### Entries provided
╭──

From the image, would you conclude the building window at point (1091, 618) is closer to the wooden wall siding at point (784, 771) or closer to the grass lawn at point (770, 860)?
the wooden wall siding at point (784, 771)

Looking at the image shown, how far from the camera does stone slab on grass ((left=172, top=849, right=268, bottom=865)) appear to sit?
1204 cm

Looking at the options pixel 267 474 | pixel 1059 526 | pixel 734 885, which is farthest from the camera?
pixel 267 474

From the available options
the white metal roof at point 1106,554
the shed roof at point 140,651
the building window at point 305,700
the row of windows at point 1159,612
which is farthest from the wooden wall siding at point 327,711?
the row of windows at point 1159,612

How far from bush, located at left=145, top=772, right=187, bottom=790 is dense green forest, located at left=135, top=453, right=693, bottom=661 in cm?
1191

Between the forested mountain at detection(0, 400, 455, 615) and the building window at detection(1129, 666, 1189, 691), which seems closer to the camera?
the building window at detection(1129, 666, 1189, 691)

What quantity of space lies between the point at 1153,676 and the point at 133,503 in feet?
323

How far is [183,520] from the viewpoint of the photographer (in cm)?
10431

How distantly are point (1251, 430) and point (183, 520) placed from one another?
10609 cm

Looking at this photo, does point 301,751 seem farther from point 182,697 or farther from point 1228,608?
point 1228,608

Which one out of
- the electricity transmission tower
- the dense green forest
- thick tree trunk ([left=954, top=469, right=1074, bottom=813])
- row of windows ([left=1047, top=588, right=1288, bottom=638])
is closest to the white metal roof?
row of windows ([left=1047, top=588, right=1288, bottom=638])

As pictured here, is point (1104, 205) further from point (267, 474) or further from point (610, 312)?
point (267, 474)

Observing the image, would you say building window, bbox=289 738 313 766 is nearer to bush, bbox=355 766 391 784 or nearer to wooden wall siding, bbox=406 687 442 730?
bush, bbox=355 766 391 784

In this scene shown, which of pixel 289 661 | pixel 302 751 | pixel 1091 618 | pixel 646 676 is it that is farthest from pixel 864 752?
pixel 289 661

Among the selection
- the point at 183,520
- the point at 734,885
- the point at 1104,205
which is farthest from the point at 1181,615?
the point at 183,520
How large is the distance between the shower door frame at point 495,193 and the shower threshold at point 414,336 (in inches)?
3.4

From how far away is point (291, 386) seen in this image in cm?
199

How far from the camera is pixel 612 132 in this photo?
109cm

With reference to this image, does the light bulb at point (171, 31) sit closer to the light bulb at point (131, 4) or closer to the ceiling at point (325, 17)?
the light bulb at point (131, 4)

╰──

### What the task asks
Format the data above as a JSON list of strings, with one string for each line and all blank lines omitted.

### Solved problem
[
  "From the image, would you conclude the building window at point (1091, 618) is closer to the wooden wall siding at point (784, 771) or closer to the grass lawn at point (770, 860)?",
  "the wooden wall siding at point (784, 771)",
  "Looking at the image shown, how far from the camera does stone slab on grass ((left=172, top=849, right=268, bottom=865)) appear to sit?",
  "1204 cm",
  "Looking at the options pixel 267 474 | pixel 1059 526 | pixel 734 885, which is farthest from the camera?",
  "pixel 267 474",
  "From the available options",
  "the white metal roof at point 1106,554",
  "the shed roof at point 140,651",
  "the building window at point 305,700",
  "the row of windows at point 1159,612",
  "which is farthest from the wooden wall siding at point 327,711?",
  "the row of windows at point 1159,612",
  "How far from bush, located at left=145, top=772, right=187, bottom=790 is dense green forest, located at left=135, top=453, right=693, bottom=661 in cm?",
  "1191",
  "Between the forested mountain at detection(0, 400, 455, 615) and the building window at detection(1129, 666, 1189, 691), which seems closer to the camera?",
  "the building window at detection(1129, 666, 1189, 691)",
  "What quantity of space lies between the point at 1153,676 and the point at 133,503 in feet?",
  "323",
  "How far is [183,520] from the viewpoint of the photographer (in cm)?",
  "10431",
  "How distantly are point (1251, 430) and point (183, 520) placed from one another?",
  "10609 cm",
  "Looking at this photo, does point 301,751 seem farther from point 182,697 or farther from point 1228,608?",
  "point 1228,608",
  "Which one out of",
  "- the electricity transmission tower",
  "- the dense green forest",
  "- thick tree trunk ([left=954, top=469, right=1074, bottom=813])",
  "- row of windows ([left=1047, top=588, right=1288, bottom=638])",
  "is closest to the white metal roof?",
  "row of windows ([left=1047, top=588, right=1288, bottom=638])",
  "As pictured here, is point (1104, 205) further from point (267, 474) or further from point (610, 312)?",
  "point (267, 474)",
  "Observing the image, would you say building window, bbox=289 738 313 766 is nearer to bush, bbox=355 766 391 784 or nearer to wooden wall siding, bbox=406 687 442 730?",
  "bush, bbox=355 766 391 784",
  "In this scene shown, which of pixel 289 661 | pixel 302 751 | pixel 1091 618 | pixel 646 676 is it that is farthest from pixel 864 752?",
  "pixel 289 661",
  "Among the selection",
  "- the point at 183,520",
  "- the point at 734,885",
  "- the point at 1104,205",
  "which is farthest from the point at 1181,615?",
  "the point at 183,520",
  "How large is the distance between the shower door frame at point 495,193 and the shower threshold at point 414,336 (in inches)?",
  "3.4",
  "From how far away is point (291, 386) seen in this image in cm?",
  "199",
  "How far from the camera is pixel 612 132 in this photo?",
  "109cm",
  "With reference to this image, does the light bulb at point (171, 31) sit closer to the light bulb at point (131, 4) or closer to the ceiling at point (325, 17)?",
  "the light bulb at point (131, 4)"
]